-- Opening Marker --

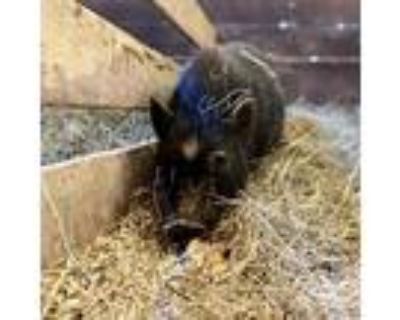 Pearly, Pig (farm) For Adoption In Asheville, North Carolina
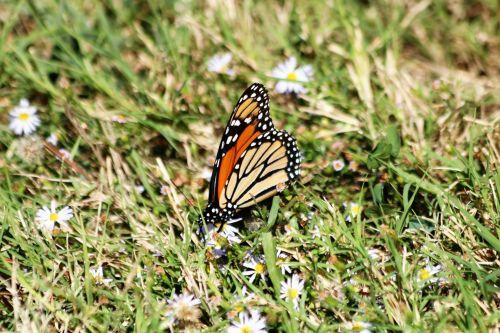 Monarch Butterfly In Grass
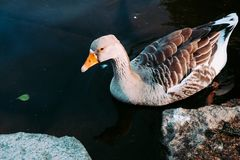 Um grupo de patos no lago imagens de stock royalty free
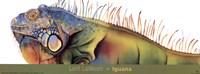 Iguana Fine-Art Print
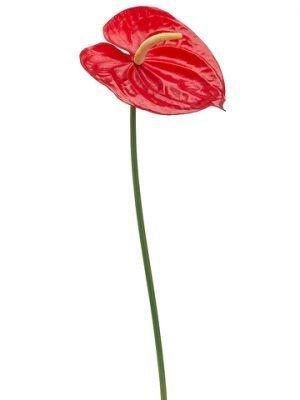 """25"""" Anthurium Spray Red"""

-- Closing Marker --
-- Opening Marker --

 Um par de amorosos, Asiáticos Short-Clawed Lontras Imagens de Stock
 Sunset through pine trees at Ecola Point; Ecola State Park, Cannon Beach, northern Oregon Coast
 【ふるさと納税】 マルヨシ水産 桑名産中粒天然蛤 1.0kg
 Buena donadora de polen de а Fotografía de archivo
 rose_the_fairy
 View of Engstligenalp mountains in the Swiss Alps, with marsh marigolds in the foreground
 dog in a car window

-- Closing Marker --

— Task to carry out —
Nothing but the lines above from the one containing "マルヨシ水産 桑名産中粒天然蛤 1.0kg" through the one containing "dog in a car window" should appear in the answer, each repeated exactly.

— Answer —
 【ふるさと納税】 マルヨシ水産 桑名産中粒天然蛤 1.0kg
 Buena donadora de polen de а Fotografía de archivo
 rose_the_fairy
 View of Engstligenalp mountains in the Swiss Alps, with marsh marigolds in the foreground
 dog in a car window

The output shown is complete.